# OUr Zeppelin tribute band from a few years ago!



## jmaysen (Mar 10, 2008)

Featuring a 8 string Alembic and a Jimmy Page Custom Authentic Custom Shop #1.

Do you think we nailed the tone?

[video=youtube;xNdviWOiwLc]http://www.youtube.com/watch?v=xNdviWOiwLc&amp;feature=share&amp;list=UUI2VXRtmqd DqaC5b9bBPqAg[/video]


----------



## mrmatt1972 (Apr 3, 2008)

The tone is great, but the wig is fantastic!


----------



## Percy (Feb 18, 2013)

lmao sounds nothing like Zep...if you wanna be a tribute act you should at least sound like Zep...other than that good from far and far from good gl all Percy


----------



## jmaysen (Mar 10, 2008)

[video=youtube;VJgWxt1ukBM]http://www.youtube.com/watch?v=VJgWxt1ukBM[/video]

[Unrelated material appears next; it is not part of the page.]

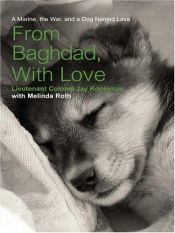 book cover of From Baghdad, With Love: A Marine, the War, and a Dog Named Lava [HB] by Jay Kopelman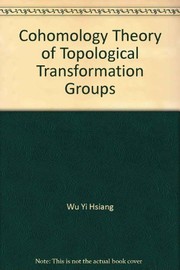 Cover of: Cohomology theory of topological transformation groups | Wu Yi Hsiang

Here's what we are going for... I dunno, the overall tone and feel was pretty darn close..... And yes, no one sounds like Percy, not even Percy anymore....


----------



## zontar (Oct 25, 2007)

Yup--love thos wigs!

And no disrespect intended--as I love Dread Zeppelin, but the singer sounds more like Tortelvis than Plant...


----------



## jmaysen (Mar 10, 2008)

Mike is a natural baritone.... and does a great Elvis....


----------



## GuitarsCanada (Dec 30, 2005)

As I used to say to my kids "Did you have fun?" that's really the most important thing


----------



## jmaysen (Mar 10, 2008)

it was fun, and we'd get 2k a night.... but it was a pain to produce. lot's of gear to bring around. At one point we did a STP tribute just so we didn't have to bring so much gear. Mike was better at mimicking Scott Weiland then Percy....


----------



## jmaysen (Mar 10, 2008)

[video=youtube;Nuq6KVYG0o8]http://www.youtube.com/watch?v=Nuq6KVYG0o8[/video]


----------



## Percy (Feb 18, 2013)

wow i get home from working in T.O. the last week and find my wifes 18yr old son got my password,very srry for his brain dead comment.I am 50 yrs old and know the commitment involved to be a working band,if i could spank him i would. Again i apologize for him he thinks he knows everything but knows nothing.


----------



## jmaysen (Mar 10, 2008)

lol no harm done, nothing we have not heard before.... I bet he listens to Shrillex and thinks that is music ... lol


----------



## Mooh (Mar 7, 2007)

Nice cover. I don't like note for note imitations. This was a cool take. Sounds really good on my headphones. Good clean ending, pretty tight rhythm section without losing the LZ vibe.

There's a cool LZ tribute cd, *Encomium*, and a blues based one called *Whole Lotta Blues*, Songs Of Led Zeppelin, This Ain't No Tribute. Both very good.

Peace, Mooh.


----------